As I walked out of the coffee shop, I caught a glimpse of Lana one last time. That was it, I’d done what I could. That slip of paper had but a few words, ones that only she would understand. Now, all I hoped for was that not only did she remember, but she was there. I saw her eyes looking down at the paper, then they looked up to meet my own. I saw but a small, faint smile and simple nod.
“Go back to the Water Fountain.”
. . .
Today was the day, the day this would all be settled. It’s been a month since I met Lana and we went to that old coffee shop, and since Ben showed up. We haven’t spoken since then, so I could only hope she remembered or even wanted to go. I woke up that morning with anxiety, what if she didn’t show? What if this was all for nothing? What if she didn’t accept my feelings? What would happen?
A light meow pushed my toxic thoughts away, and I smiled as the furball purred, pushing her hand up against my cheek. She was a beautiful mix between a tabby and Maine Coon, and a sweetheart. I got up, took my shower, and got dressed up. Should I dress more casual? Maybe… I don’t want to scare her away. My hand naturally reached for the more… “feminine” clothes I’d wear back in high school.
However, it froze.
“What… What am I doing?” What was I doing? Wasn’t this supposed to be it? Where I’d put that past away for good? Where I was finally, for the first time in my entire life, going to be myself? I was going to confess for fucks sake. Beth meowed, rubbing my leg, and I smiled. Reaching down to pat her head, I sighed.
“You’re right…” Now, my hand went to my favorite bit of the closet. I dressed myself in a white button up with a light brown vest that I bought because it reminded me of Lana’s eyes… Black pants, sneakers. Once I was ready, I took one final look in the mirror. This was it, this was the moment, and I was ready for whatever would come of it. Checking the time, I saw it was nearly time to meet her.
After taking one last deep breath, I pat Beth’s head and smile. “I’ll be home soon.”
I wasn’t going to head straight there, but rather, I wanted to reminisce a bit in old memories. I walked around this town, looking around at all the different stores, cafes, and restaurants.
The donut shop. Lana and I would go there once school ended back in our middle school days. I remember that she always ordered but a simple chocolate donut with sprinkles, she always was a kid at heart.
The arcade. We’d gone there so many times during the summers and spring breaks. We used to play the crane machine a lot-- She sucked at it, but I got to be a pro at it, so I could win her the stuffed animal she wanted.

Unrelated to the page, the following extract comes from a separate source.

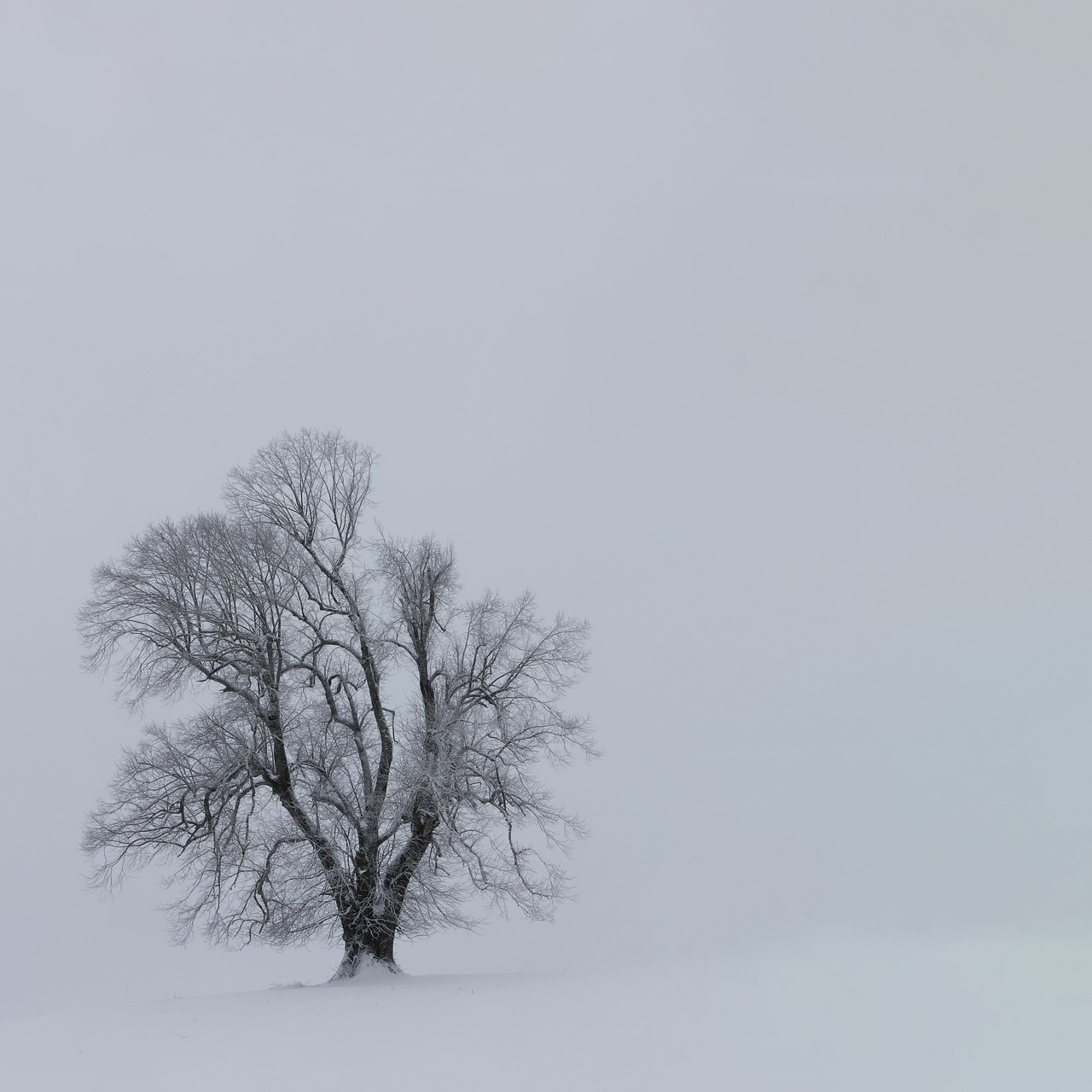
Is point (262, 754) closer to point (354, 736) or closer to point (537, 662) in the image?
point (354, 736)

The coffee shop. This was where we went that night, where I got to talk to her again for the first time in years. Looking in the big windows, I could see Ben inside. He was sitting across some blonde girl, clearly it was a date. My eyes narrowed, “I knew it…” I scoffed as I turned away and walked by. He hadn’t changed, not even slightly.
Finally, I was here. Our old high school. School was out for the summer, so there were thankfully no kids roaming around or staff. I took a deep breath, pulling out my phone to check the time. “It’s time…” As I walked closer and closer to the courtyard, I could feel myself second guessing and questioning myself. Was this really a good idea? What if I lose her permanently..?
Shaking my head, I tried to push those thoughts to the back of my mind and focus.
I reach for the door handle, but flinch away for a moment. It was now or never. Once I open that door, there is no going back… But I’m ready. Gripping the door handle, I open the doors to reveal the courtyard. It was just as beautiful as I remembered. The flower beds are full of luscious, blooming flowers of all kinds. Daisies, poppies, lilies, daffodils, but her favorites-- the roses.
There were a variety of different colored ones, but her most favorites were always the orange, white, and pink ones. Relief and happiness washed over me as I looked over to those roses, and I saw her crouched in front of them with a pleasant smile. Just as I remembered. She turned to me and smiled, I did the same.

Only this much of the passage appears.